What the task requires - Starting at the line of the records that has "From the viewer's" and stopping after the line that has "Considering the positions, is", write those lines out again with "cabinet" swapped for "cupboard" and nothing else changed.

Material to process -
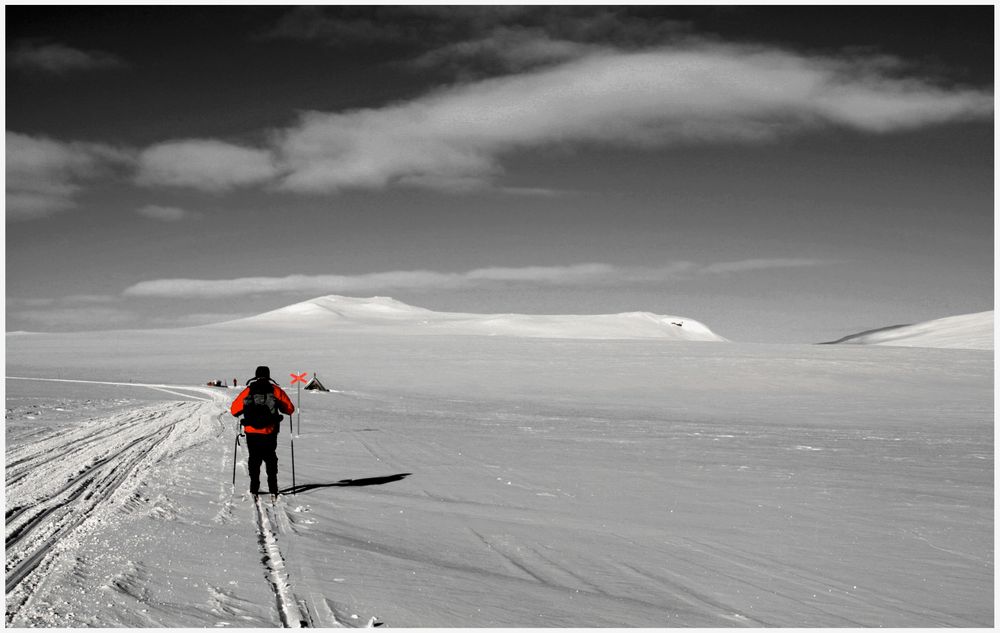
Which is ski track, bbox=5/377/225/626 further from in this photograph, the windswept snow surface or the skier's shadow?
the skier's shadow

...

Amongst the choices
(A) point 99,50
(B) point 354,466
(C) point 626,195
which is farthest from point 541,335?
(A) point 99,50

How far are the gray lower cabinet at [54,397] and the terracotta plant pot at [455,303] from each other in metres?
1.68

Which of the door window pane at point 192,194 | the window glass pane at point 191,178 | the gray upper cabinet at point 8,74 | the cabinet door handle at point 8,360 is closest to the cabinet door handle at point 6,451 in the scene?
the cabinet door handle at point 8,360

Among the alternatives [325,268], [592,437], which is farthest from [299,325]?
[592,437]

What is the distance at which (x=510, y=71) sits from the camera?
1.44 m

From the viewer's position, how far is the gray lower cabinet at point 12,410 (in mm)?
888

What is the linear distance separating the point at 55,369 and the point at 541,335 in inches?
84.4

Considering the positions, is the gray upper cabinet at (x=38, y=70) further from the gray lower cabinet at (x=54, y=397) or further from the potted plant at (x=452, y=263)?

Result of the exercise -
From the viewer's position, how far is the gray lower cupboard at point 12,410 (in mm)?
888

What is the linear distance separating the point at 55,369 and the point at 541,335 in inches?
84.4

Considering the positions, is the gray upper cupboard at (x=38, y=70) further from the gray lower cupboard at (x=54, y=397) or further from the potted plant at (x=452, y=263)?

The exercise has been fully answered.